'''

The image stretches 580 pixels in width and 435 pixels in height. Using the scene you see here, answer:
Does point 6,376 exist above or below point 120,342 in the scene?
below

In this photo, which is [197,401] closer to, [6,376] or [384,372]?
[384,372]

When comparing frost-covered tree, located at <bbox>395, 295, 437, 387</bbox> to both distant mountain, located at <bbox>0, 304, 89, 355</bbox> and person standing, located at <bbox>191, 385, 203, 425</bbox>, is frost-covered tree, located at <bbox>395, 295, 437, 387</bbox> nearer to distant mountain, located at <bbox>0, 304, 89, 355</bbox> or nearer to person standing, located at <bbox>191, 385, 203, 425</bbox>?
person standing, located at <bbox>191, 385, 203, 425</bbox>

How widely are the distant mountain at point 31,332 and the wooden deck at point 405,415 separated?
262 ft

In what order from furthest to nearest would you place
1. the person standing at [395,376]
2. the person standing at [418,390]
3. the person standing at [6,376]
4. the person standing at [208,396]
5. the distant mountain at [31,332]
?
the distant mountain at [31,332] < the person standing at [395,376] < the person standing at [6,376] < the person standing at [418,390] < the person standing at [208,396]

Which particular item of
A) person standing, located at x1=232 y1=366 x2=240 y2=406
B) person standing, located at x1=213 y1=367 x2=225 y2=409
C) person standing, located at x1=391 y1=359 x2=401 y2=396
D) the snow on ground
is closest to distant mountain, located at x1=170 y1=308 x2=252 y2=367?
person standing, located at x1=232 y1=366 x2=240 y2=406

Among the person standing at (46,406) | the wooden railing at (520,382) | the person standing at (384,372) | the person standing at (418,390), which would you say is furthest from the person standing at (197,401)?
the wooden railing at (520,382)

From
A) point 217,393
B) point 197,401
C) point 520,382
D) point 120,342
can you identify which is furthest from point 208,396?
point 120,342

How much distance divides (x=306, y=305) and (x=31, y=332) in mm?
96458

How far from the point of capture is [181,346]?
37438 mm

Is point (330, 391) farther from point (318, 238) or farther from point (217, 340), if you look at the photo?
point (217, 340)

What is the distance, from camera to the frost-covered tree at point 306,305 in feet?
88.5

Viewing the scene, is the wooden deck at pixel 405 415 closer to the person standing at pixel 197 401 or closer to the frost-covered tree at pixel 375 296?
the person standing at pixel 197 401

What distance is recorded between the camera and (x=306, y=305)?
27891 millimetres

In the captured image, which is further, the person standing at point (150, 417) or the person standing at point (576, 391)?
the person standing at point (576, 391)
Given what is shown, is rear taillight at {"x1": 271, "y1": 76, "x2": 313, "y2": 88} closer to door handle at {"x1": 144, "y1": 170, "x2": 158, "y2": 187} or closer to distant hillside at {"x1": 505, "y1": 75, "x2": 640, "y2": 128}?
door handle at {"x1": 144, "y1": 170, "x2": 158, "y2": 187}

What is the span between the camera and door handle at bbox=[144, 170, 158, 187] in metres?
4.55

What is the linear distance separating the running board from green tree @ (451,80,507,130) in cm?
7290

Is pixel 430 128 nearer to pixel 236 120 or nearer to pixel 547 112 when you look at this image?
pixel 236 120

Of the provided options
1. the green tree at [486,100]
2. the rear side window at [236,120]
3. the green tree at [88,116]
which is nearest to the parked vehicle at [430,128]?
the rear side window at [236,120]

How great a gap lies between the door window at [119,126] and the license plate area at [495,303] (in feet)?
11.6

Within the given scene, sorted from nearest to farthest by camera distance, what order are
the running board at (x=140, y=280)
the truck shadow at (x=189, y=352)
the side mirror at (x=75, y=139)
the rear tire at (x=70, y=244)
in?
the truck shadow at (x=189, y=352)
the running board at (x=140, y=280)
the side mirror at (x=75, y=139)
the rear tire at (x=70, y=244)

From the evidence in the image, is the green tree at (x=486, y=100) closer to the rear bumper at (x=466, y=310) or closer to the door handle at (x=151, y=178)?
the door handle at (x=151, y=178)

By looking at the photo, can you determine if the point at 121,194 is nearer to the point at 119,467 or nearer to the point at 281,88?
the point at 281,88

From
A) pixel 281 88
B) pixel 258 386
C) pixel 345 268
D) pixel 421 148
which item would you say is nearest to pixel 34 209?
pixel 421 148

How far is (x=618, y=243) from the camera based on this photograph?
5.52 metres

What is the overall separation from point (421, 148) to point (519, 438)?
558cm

'''

Repeat all of the material above word for word, changing nothing.

■ Expected answer:
The image stretches 580 pixels in width and 435 pixels in height. Using the scene you see here, answer:
Does point 6,376 exist above or below point 120,342 in the scene?
below

In this photo, which is [197,401] closer to, [6,376] or [384,372]?
[384,372]

When comparing frost-covered tree, located at <bbox>395, 295, 437, 387</bbox> to both distant mountain, located at <bbox>0, 304, 89, 355</bbox> and person standing, located at <bbox>191, 385, 203, 425</bbox>, is frost-covered tree, located at <bbox>395, 295, 437, 387</bbox> nearer to distant mountain, located at <bbox>0, 304, 89, 355</bbox> or nearer to person standing, located at <bbox>191, 385, 203, 425</bbox>?
person standing, located at <bbox>191, 385, 203, 425</bbox>

How widely are the distant mountain at point 31,332 and the wooden deck at point 405,415 separated?
262 ft

In what order from furthest to nearest would you place
1. the person standing at [395,376]
2. the person standing at [418,390]
3. the person standing at [6,376]
4. the person standing at [208,396]
5. the distant mountain at [31,332]
?
the distant mountain at [31,332] < the person standing at [395,376] < the person standing at [6,376] < the person standing at [418,390] < the person standing at [208,396]

Which particular item of
A) person standing, located at x1=232 y1=366 x2=240 y2=406
B) person standing, located at x1=213 y1=367 x2=225 y2=409
C) person standing, located at x1=391 y1=359 x2=401 y2=396
D) the snow on ground
is closest to distant mountain, located at x1=170 y1=308 x2=252 y2=367?
person standing, located at x1=232 y1=366 x2=240 y2=406

Among the person standing at (46,406) | the wooden railing at (520,382) | the person standing at (384,372) | the person standing at (418,390), which would you say is furthest from the person standing at (197,401)?
the wooden railing at (520,382)

From
A) point 217,393
B) point 197,401
C) point 520,382
D) point 120,342
can you identify which is furthest from point 208,396?
point 120,342

How much distance divides (x=306, y=305) and (x=31, y=332) in mm?
96458

How far from the point of capture is [181,346]?
37438 mm

Is point (330, 391) farther from point (318, 238) or farther from point (217, 340), if you look at the photo?
point (217, 340)

What is the distance, from camera to the frost-covered tree at point 306,305 in feet?
88.5

Viewing the scene, is the wooden deck at pixel 405 415 closer to the person standing at pixel 197 401 or closer to the frost-covered tree at pixel 375 296?
the person standing at pixel 197 401

What distance is recorded between the camera and (x=306, y=305)?
27891 millimetres

In the captured image, which is further, the person standing at point (150, 417) or the person standing at point (576, 391)?
the person standing at point (576, 391)
Given what is shown, is rear taillight at {"x1": 271, "y1": 76, "x2": 313, "y2": 88} closer to door handle at {"x1": 144, "y1": 170, "x2": 158, "y2": 187} or closer to distant hillside at {"x1": 505, "y1": 75, "x2": 640, "y2": 128}?
door handle at {"x1": 144, "y1": 170, "x2": 158, "y2": 187}

What is the span between the camera and door handle at bbox=[144, 170, 158, 187] in metres?
4.55

What is the linear distance separating the running board from green tree @ (451,80,507,130) in cm?
7290

Is pixel 430 128 nearer to pixel 236 120 or nearer to pixel 547 112 when you look at this image?
pixel 236 120

Of the provided options
1. the green tree at [486,100]
2. the rear side window at [236,120]
3. the green tree at [88,116]
which is nearest to the parked vehicle at [430,128]?
the rear side window at [236,120]

How great a gap lies between the door window at [119,126] and the license plate area at [495,303] (in feet)?
11.6

Within the given scene, sorted from nearest to farthest by camera distance, what order are
the running board at (x=140, y=280)
the truck shadow at (x=189, y=352)
the side mirror at (x=75, y=139)
the rear tire at (x=70, y=244)
in?
the truck shadow at (x=189, y=352)
the running board at (x=140, y=280)
the side mirror at (x=75, y=139)
the rear tire at (x=70, y=244)

From the evidence in the image, is the green tree at (x=486, y=100) closer to the rear bumper at (x=466, y=310) or closer to the door handle at (x=151, y=178)?
the door handle at (x=151, y=178)

By looking at the photo, can you determine if the point at 121,194 is nearer to the point at 119,467 or nearer to the point at 281,88?
the point at 281,88

From
A) pixel 281 88
B) pixel 258 386
C) pixel 345 268
D) pixel 421 148
which item would you say is nearest to pixel 34 209?
pixel 421 148

How far is (x=618, y=243) from the camera based on this photograph?
5.52 metres

What is the overall separation from point (421, 148) to point (519, 438)?
558cm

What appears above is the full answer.